Passages explores this passivity in two ways, firstly through recreating on canvas the cinematic/televisual illusion and, secondly, through the depiction of empty streets, tunnels and corridors. The viewer stands before the image as if it were a screen, waiting for the next image to appear. The empty passages reinforce this expectancy as they function like an establishing shot in film; they set the scene where the action will take place. The long shot of a train tunnel will soon make way for a train; the beams of the car’s headlight will come to illuminate the solitary figure of a hitchhiker. In the painting, Epitasis, we stand before a corridor partially lit by a series of dim lights. Asymmetrical black panels border the image to enhance the feeling that we are looking into the image, spying and waiting for something to happen. They could also represent the beginnings of a “wipe”, frozen in the moment when the next image comes to take its place. We are looking into what could be the first shot of a film, the one that defines the space of the virtual world. We are passive in that we have no control over what could come next, what could come out of the shadows. There is no choice but to examine key points in the images, to discern what could come out of the darkness, what will make its way out of the passageways. At the same time, the viewer expects that a door may be opened and we will see inside a room, the long shot of the corridor will give way to a medium shot revealing two people involved in a domestic dispute. But the painting does not change, it does not reveal anything rather it promises change and the viewer can do nothing but wait to see if the promise will be fulfilled.

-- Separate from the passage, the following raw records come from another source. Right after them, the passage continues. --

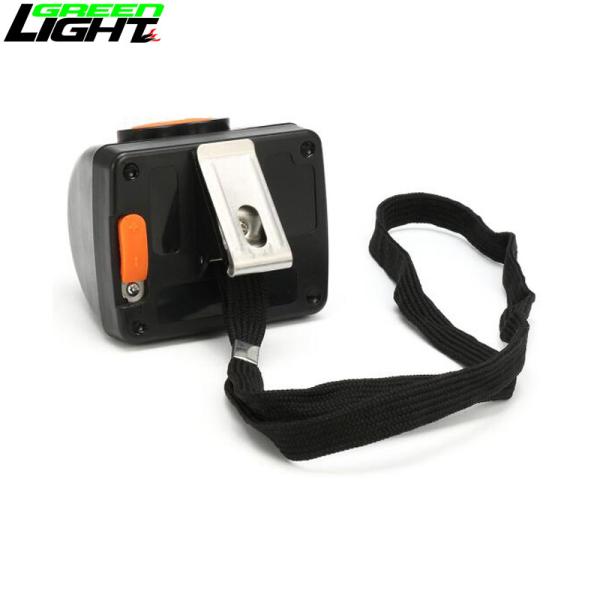 Quality Explosion Proof LED Mining Lamps Rechargeable IP67 4000 LUX Digital Headlamp for sale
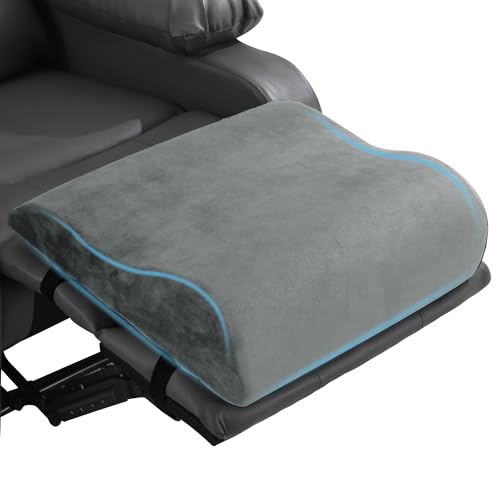 41qlmhjdsml.jpg Extra Large HOMBYS Leg Pillow for Bed and Sofa Couch - Multi Purpose Back & Lumbar Support | HOMBYS Wave Shape Leg P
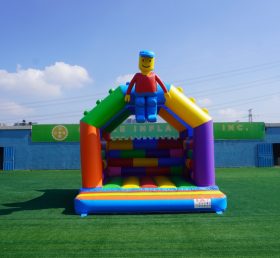 T2-4368 Lego Bounce House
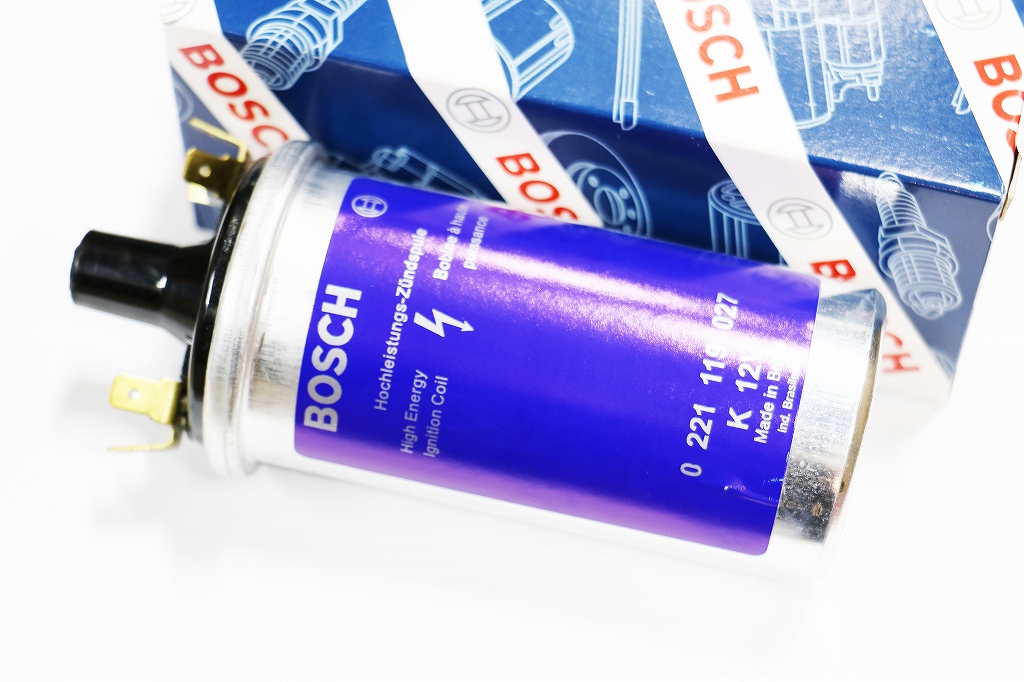 未使用】BOSCH ブルーコイル 0221 119 027 【空冷ビートル】 未使用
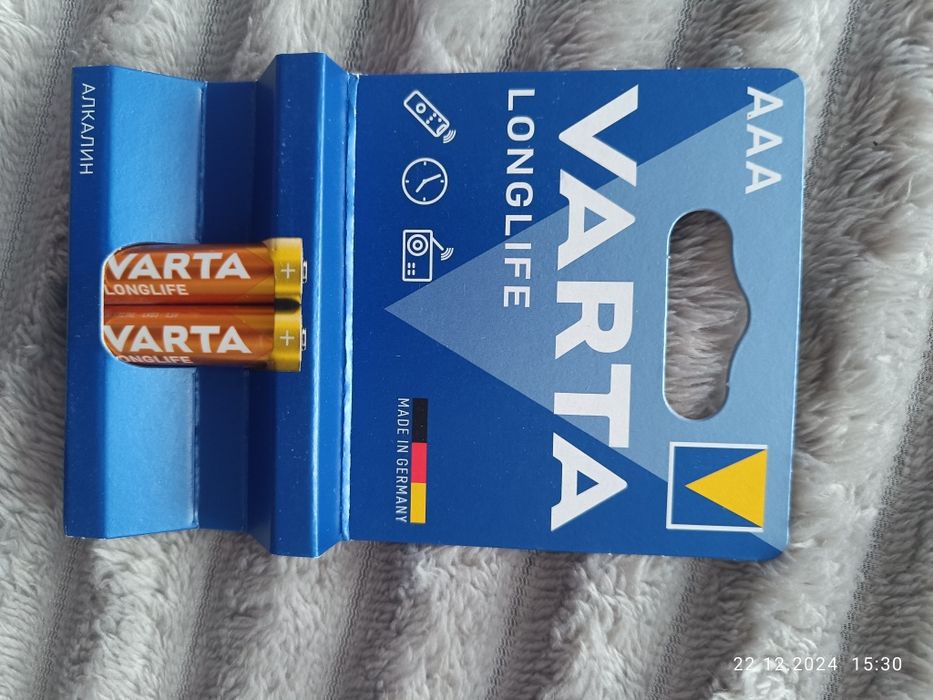 Продам батарейки Варта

Passages is the latest installment in Tony Lloyd’s exploration of the urban landscape. This series differs from the earlier works in that there is a consistent examination of the relationship between screen culture and the urban. He alerts us to fact that we cannot look at city streets, passageways, and highways naively, directly, in themselves. They are always seen through the popular genres of film noir, the police drama and the road movie. Lloyd has effortlessly incorporated this televisual/filmic sensibility into his work through the creation of what could easily be film stills, shots from a yet to be made movie. The work is contemporary in that it embraces the virtual world through creating a stylistic pastiche of the photographic, televisual and cinematic image. At the same time, such styles are defamiliarised in the stillness of the canvas and the discrete space of the gallery.